Lucas ignored his lead guitarist. “What makes you smile, Miranda? What’s your favorite book? What’s your worst fear? Do you like Thai food? When you kissed me on that airstrip in Wales, I knew that I wanted to know so much more about you.”

Nothing he said was foreign to her, for she had wanted the exact same thing—to know him. Voicing the desire seemed to give it more power, and words meant to draw her in instead made her pull away. “Home runs,
To Kill A Mockingbird
, spiders, and yes. Don’t expect fireworks and shooting stars from me, Lucas. I’m just a regular person.”

“If you were merely regular I wouldn’t be in this dressing room keeping my mates and thirty thousand fans waiting.”

“Then you’d better go. I’ll wait for you here.”

He reached into her coat pocket and took out her book. He read the title as he settled onto the sofa.

Rapturous Revenge.”
With raised eyebrows, he opened it to Miranda’s page marker, leaned back, crossed his long legs at the ankle and began to read aloud.

‘Her lips parted in an expression of sheer bliss as his velvet tumescence artfully breached the moist petals of her throbbing womanhood.

” He chuckled. “Velvet tumescence?”

Miranda lunged for the book. Lucas caught her around the waist and held her atop him. She grabbed at the paperback, which he easily held out of reach. “I never would have known you for a romance fan,” he said.

“I’m still in the closet,” she grunted, snatching at the book.

Lucas pitched the book across the room so he could use both arms to subdue her. “Don’t be embarrassed, Miranda.”

“I’m not.” A raging blush belied her words.

“Kitty Kincaid isn’t half bad, actually,” he said.

To Lucas’s regret, she stopped writhing upon him. “You know her work?”

“Her publisher once asked me to pose for one of her book covers.” He gently smoothed strands of Miranda’s tousled hair from her face. “It was called
The Virgin Whore
or
The Sergeant’s Staff
, or some such thing.”

Miranda giggled. Lucas kissed the end of her nose, which made her giggle more.

“Did you pose for it?” she asked.

“No. I had a scheduling conflict.
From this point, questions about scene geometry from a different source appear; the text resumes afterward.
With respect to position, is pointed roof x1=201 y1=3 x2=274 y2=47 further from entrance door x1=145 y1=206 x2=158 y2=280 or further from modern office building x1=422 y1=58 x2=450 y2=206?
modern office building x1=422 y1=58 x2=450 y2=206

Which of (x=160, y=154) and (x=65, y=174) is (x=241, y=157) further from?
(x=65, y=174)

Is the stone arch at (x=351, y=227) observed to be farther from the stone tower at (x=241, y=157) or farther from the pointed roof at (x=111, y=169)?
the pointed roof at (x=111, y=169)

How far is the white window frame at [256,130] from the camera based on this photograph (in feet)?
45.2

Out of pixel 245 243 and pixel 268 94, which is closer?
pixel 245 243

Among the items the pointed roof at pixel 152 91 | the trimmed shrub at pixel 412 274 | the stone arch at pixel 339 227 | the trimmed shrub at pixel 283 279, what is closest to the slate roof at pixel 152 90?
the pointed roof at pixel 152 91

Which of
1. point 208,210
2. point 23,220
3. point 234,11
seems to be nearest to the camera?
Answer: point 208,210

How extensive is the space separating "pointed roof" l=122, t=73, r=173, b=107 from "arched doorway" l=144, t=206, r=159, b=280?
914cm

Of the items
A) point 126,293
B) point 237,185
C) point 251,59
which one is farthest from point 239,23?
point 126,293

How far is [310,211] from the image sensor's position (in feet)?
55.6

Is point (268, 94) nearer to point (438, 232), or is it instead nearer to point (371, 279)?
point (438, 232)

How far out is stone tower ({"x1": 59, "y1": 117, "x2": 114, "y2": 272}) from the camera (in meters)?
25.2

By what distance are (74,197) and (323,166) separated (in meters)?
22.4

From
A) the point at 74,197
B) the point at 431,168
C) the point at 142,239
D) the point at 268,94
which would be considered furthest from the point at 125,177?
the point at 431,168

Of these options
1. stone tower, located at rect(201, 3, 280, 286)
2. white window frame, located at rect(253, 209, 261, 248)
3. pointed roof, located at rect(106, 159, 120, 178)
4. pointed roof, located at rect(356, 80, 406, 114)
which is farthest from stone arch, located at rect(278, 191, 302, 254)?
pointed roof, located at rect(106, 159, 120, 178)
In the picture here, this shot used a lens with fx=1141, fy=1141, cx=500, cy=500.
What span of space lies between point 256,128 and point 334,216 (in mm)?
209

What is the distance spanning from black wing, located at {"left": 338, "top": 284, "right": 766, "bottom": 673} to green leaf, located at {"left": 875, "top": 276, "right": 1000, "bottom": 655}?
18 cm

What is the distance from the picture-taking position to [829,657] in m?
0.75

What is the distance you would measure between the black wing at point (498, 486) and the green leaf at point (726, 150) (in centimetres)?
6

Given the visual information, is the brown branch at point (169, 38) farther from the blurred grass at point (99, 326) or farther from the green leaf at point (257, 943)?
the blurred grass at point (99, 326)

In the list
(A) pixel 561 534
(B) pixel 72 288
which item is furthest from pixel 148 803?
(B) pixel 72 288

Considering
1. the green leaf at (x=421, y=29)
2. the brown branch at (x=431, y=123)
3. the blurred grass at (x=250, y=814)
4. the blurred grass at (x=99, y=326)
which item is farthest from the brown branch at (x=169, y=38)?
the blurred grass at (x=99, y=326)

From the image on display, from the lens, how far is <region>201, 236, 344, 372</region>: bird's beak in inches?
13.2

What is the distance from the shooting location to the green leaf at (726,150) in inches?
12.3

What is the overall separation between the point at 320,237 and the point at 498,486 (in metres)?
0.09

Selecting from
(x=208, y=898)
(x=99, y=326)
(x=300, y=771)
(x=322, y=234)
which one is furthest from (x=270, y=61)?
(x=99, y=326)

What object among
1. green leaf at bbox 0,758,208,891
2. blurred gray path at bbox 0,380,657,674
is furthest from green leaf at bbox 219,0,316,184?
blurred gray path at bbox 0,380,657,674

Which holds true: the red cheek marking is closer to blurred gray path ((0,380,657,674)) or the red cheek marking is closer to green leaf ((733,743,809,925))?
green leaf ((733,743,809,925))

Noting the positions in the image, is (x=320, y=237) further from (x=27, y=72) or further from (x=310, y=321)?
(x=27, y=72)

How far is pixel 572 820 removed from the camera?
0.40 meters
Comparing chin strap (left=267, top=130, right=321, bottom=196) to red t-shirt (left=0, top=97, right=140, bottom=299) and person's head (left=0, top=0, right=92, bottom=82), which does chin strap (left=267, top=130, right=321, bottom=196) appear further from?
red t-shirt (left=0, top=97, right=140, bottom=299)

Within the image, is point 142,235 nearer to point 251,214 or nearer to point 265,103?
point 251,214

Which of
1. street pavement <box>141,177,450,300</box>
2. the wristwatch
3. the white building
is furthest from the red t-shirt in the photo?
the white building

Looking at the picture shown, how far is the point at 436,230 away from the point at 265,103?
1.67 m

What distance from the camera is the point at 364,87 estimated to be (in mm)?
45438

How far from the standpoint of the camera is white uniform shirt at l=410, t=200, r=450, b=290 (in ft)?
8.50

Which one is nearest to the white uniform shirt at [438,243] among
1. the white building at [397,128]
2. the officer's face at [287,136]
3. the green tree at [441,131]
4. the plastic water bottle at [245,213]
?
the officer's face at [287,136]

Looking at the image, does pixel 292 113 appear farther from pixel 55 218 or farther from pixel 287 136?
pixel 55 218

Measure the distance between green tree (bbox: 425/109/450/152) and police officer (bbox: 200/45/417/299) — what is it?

But I read the samples of her books they sent.”

“Sure, you did,” she said skeptically.

“I’ve been known to read ingredient lists on candy wrappers if that’s all that’s available to me,” he said. “The road can be dead boring.”

“No one, not even Bernie, knows that I like to read romance novels,” Miranda said. “Promise me that you won’t tell anyone. Not your friend Feast, not your parents, not your pups, not anyone ever.”

“Kiss me, and forever seal the Pact of the Velvet Tumescence.”

Miranda happily obliged. She gently touched his lips, the chaste contact lighting fires beneath their skin. His hands went into her hair and under her coat. One of her legs slid between his and she pressed her hips into the hard ridge that had grown along his thigh. Her blood pulsated through her body, generating a heat that ignited every cell of her body. Her coat was in a pile on the carpeted floor and Lucas was kissing the bit of shoulder bared by her oversized shirt when she realized that the pulsating was coming from around her as well as within.